Fredman proposed in 1976 the following algorithmic problem: Given are a ground set $X$, some partial order $P$ over $X$, and some comparison oracle $O_L$ that specifies a linear order $L$ over $X$ that extends $P$. A query to $O_L$ has as input distinct $x, x' \in X$ and outputs whether $x <_L x'$ or vice versa. If we denote by $e(P)$ the number of linear extensions of $P$, then $\log e(P)$ is a worst-case lower bound on the number of queries needed to output the sorted order of $X$. Fredman did not specify in what form the partial order is given. Haeupler, Hlad\'ik, Iacono, Rozhon, Tarjan, and T\v{e}tek ('24) propose to assume as input a directed acyclic graph, $G$, with $m$ edges and $n=|X|$ vertices. Denote by $P_G$ the partial order induced by $G$. Algorithmic performance is measured in running time and the number of queries used, where they use $\Theta(m + n + \log e(P_G))$ time and $\Theta(\log e(P_G))$ queries to output $X$ in its sorted order. Their algorithm is worst-case optimal in terms of running time and queries, both. Their algorithm combines topological sorting with heapsort, and uses sophisticated data structures (including a recent type of heap with a working-set bound).
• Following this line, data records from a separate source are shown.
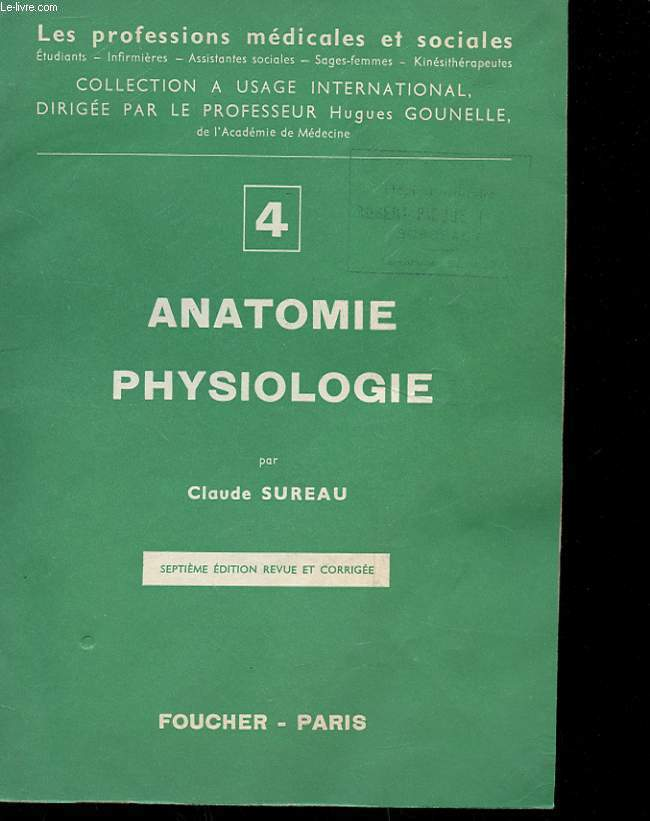 ANATOMIE PHYSIOLOGIQUE N°4 - CELLULES ET TISSUS - OSTEOLOGIE - ARTICULATIONS - MUSCLES - SYSTEME NERVEUX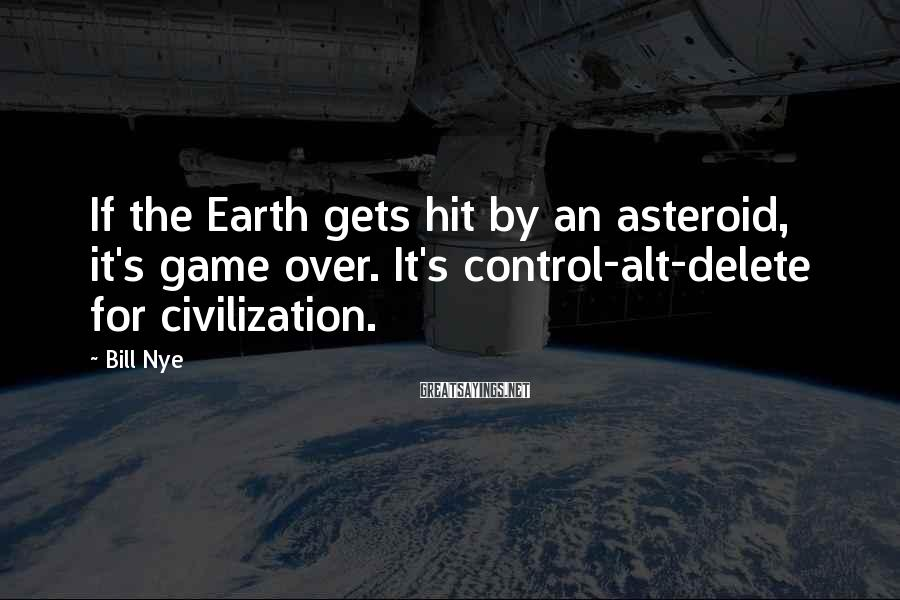 Bill Nye Sayings: If The Earth Gets Hit By An Asteroid, It's Game Over. It's Control-alt-delete For Civilization.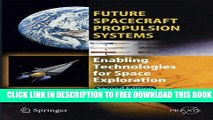 [PDF] Future Spacecraft Propulsion Systems: Enabling Technologies for Space Exploration (Springer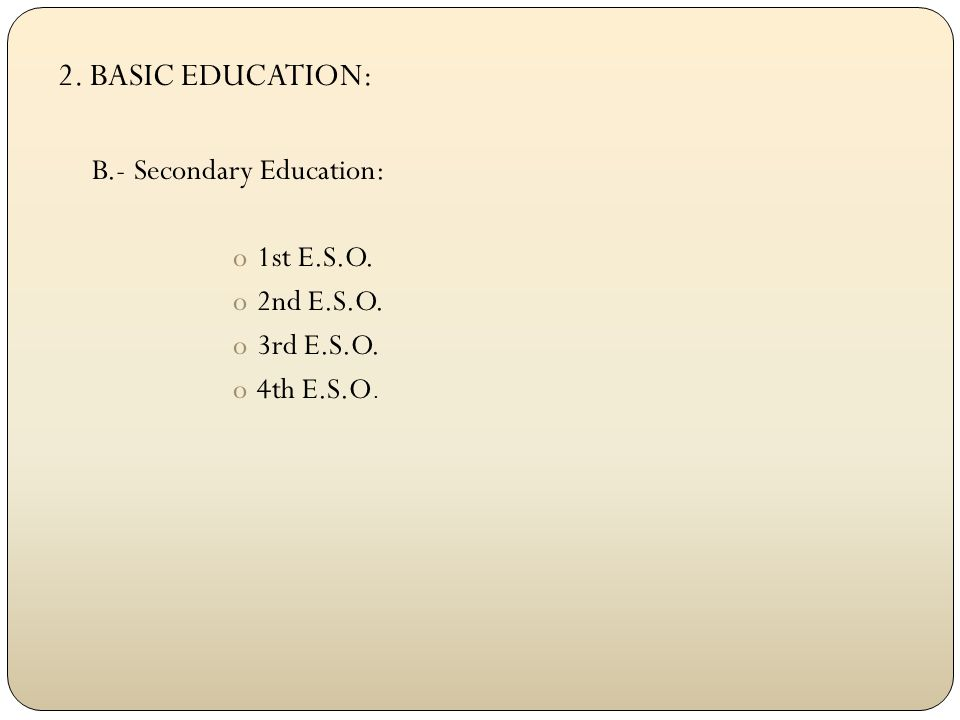 2. BASIC EDUCATION: B.- Secondary Education: o1st E.S.O. o2nd E.S.O. o3rd E.S.O. o4th E.S.O.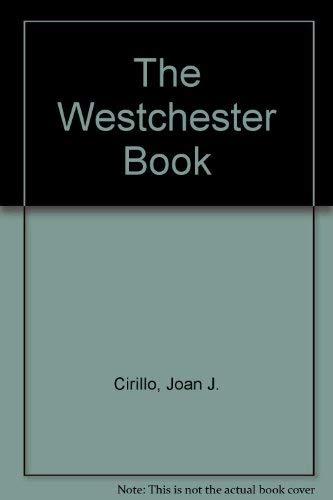 The Westchester Book: Cirillo, Joan; Cirillo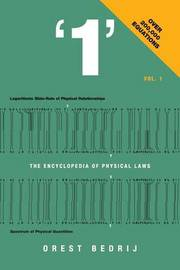 '1' the Encyclopedia of Physical Laws Vol. 1 by Orest Bedrij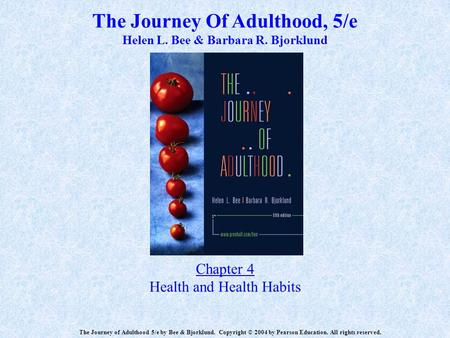 The Journey Of Adulthood, 5/e Helen L. Bee & Barbara R. Bjorklund Chapter 4 Health and Health Habits The Journey of Adulthood 5/e by Bee & Bjorklund. Copyright.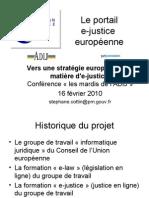 Vers une stratégie européenne en matière d'e-justice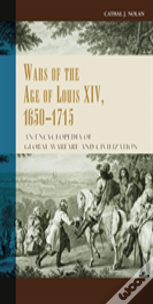 The Wars In The Age Of Louis Xiv, 1650-1715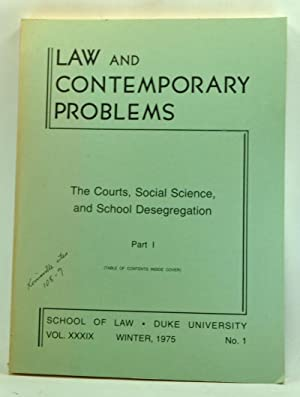 Law and Contemporary Problems, Volume 39, Number 1 (Winter 1975). The Courts, Social Science, and...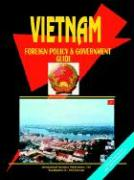 Vietnam Foreign Policy and Government Guide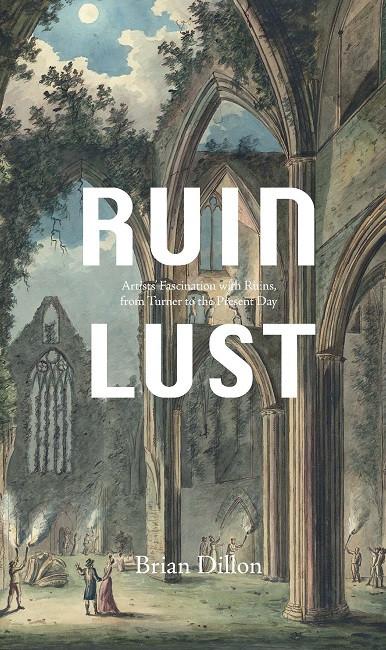 Ruin Lust, Tate.jpg
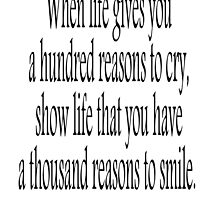 CRY, SMILE, HAPPY, SAD, When life gives you a hundred reasons to cry, show life that you have a thousand reasons to smile.  by TOM HILL - Designer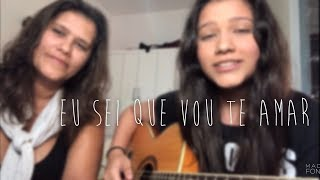 Baixar Eu Sei Que Vou Te Amar - Vinicius de Moraes e Tom Jobim |  Beatriz Marques e Karine Marques (cover)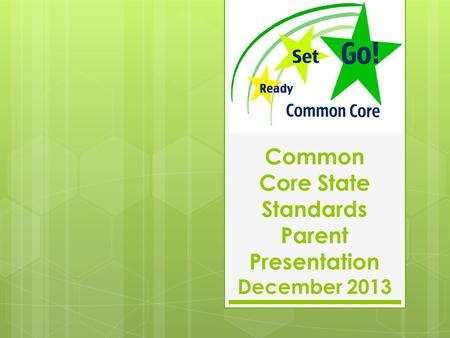 Common Core State Standards Parent Presentation December 2013.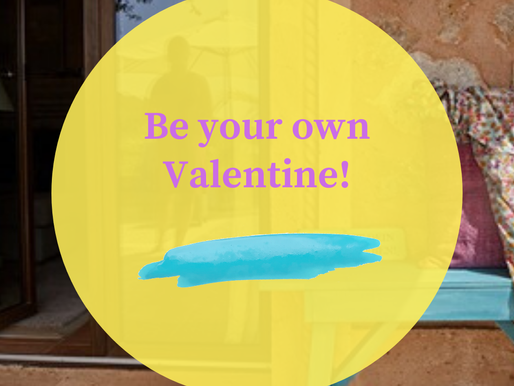 BE YOUR OWN VALENTINE!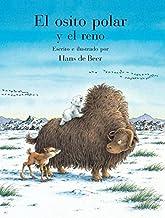 El Osito Polar y el Reno (Spanish Edition)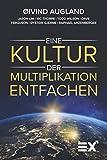 Eine Kultur der Multiplikation entfachen: Igniting a culture of Multiplication [ENGLISH TITLE] (German Edition)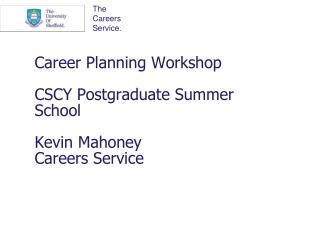 Career Planning Workshop  CSCY Postgraduate Summer School   Kevin Mahoney Careers Service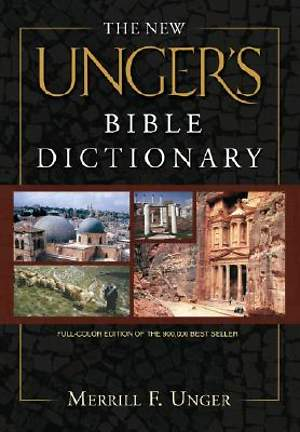 The New Unger`s Bible Dictionary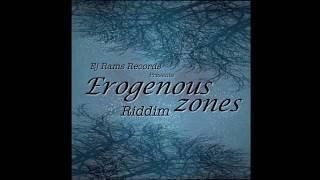 Erogenous Zones Riddim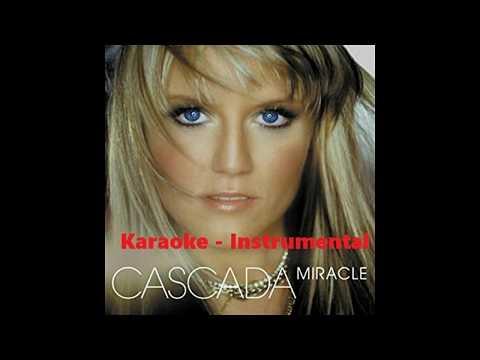 Cascada - Miracle  Karaoke Instrumental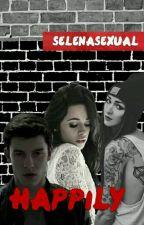 HAPPILY; Camila Cabello Y Tú (G!P) EDITANDO by Selenasexual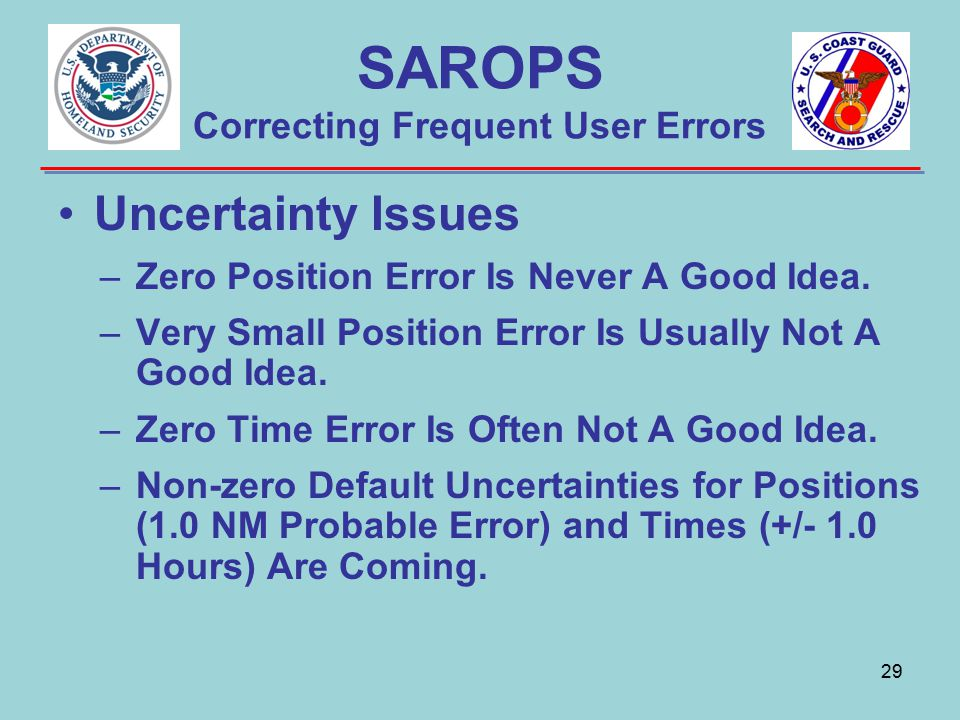 SAROPS Correcting Frequent User Errors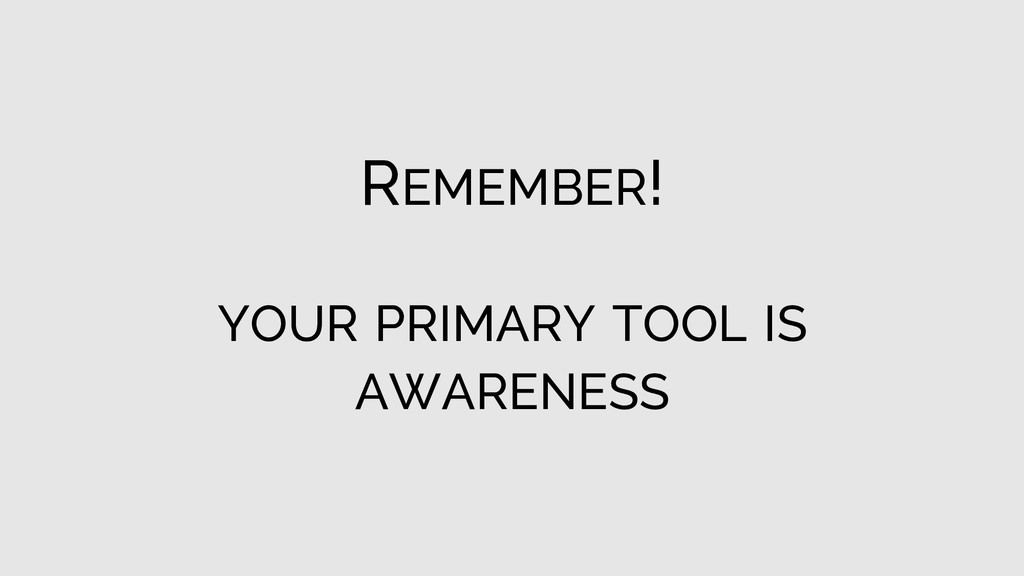 REMEMBER! YOUR PRIMARY TOOL IS AWARENESS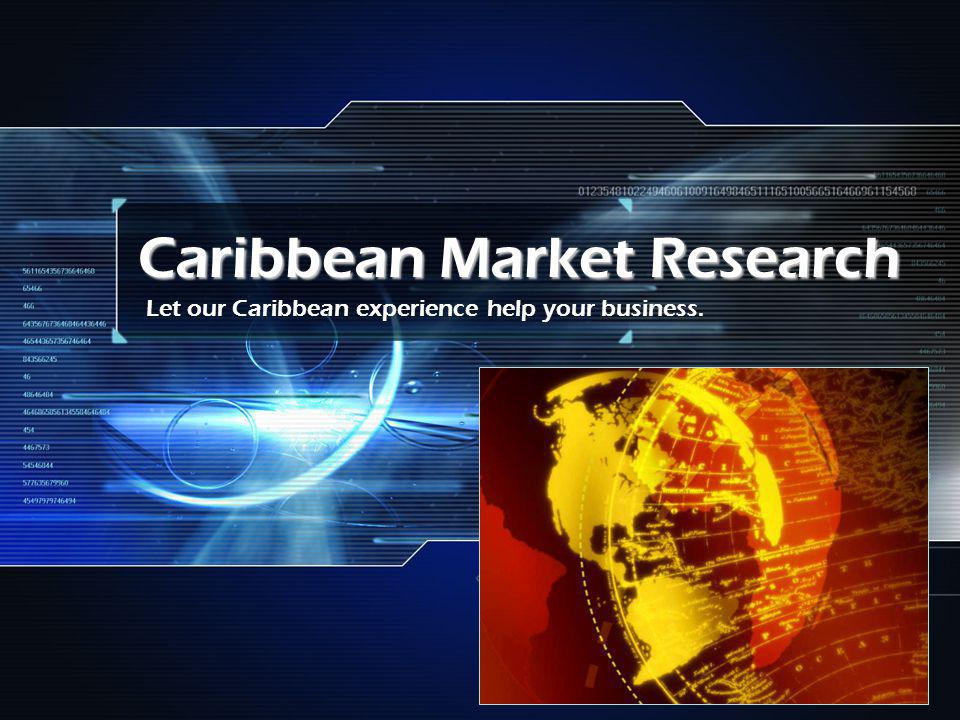 Caribbean Market Research Let our Caribbean experience help your business.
Their analysis relies upon sophisticated counting arguments using entropy, recursively defined sets defined over the run of their algorithm, and vertices in the graph that they identify as bottlenecks for sorting. In this paper, we do away with sophistication. We show that when the input is a directed acyclic graph then the problem admits a simple solution using $\Theta(m + n + \log e(P_G))$ time and $\Theta(\log e(P_G))$ queries. Especially our proofs are much simpler as we avoid the usage of advanced charging arguments and data structures, and instead rely upon two brief observations.

查看原文本刊更多论文

从有向无环图进行更简单的优化排序

弗雷德曼在 1976 年提出了以下算法问题：给定有一个集合 $X$、一些关于 $X$ 的部分秩 $P$，以及一些比较甲骨文$O_L$，其中指定了一个关于 $X$ 的线性秩 $L$，该秩扩展了 $P$。对$O_L$的查询输入X$中不同的$x, x'，输出$x <_L x'$或反之。如果我们用$e(P)$表示$P$的线性扩展的数量，那么$\log e(P)$就是输出$X$的排序顺序所需的查询次数的最坏情况下的下限。弗雷德曼没有说明部分秩是以何种形式给出的。Haeupler、Hlad\'ik 、Iacono、Rozhon、Tarjan 和 T\v{e}tek （'24）提议假设输入的是一个有向无环图 $G$，该图有 $m$ 边和 $n=|X|$ 顶点。算法性能用运行时间和使用的查询次数来衡量，其中他们使用了$heta(m + n + \log e(P_G))$时间和$\theta(\log e(P_G))$查询来按排序输出$X$。就运行时间和查询次数而言，他们的算法在最坏情况下都是最优的。他们的算法结合了拓扑排序和堆排序，并使用了复杂的数据结构（包括一种具有工作集约束的最新堆类型）。他们的分析依赖于使用熵的复杂计数论据、算法运行过程中定义的递归集，以及他们确定为排序瓶颈的图中顶点。在本文中，我们摒弃了复杂性。我们证明，当输入是一个有向无环图时，这个问题可以用$\θ(m + n + \log e(P_G))$时间和$\θ(\log e(P_G))$查询得到简单的解决。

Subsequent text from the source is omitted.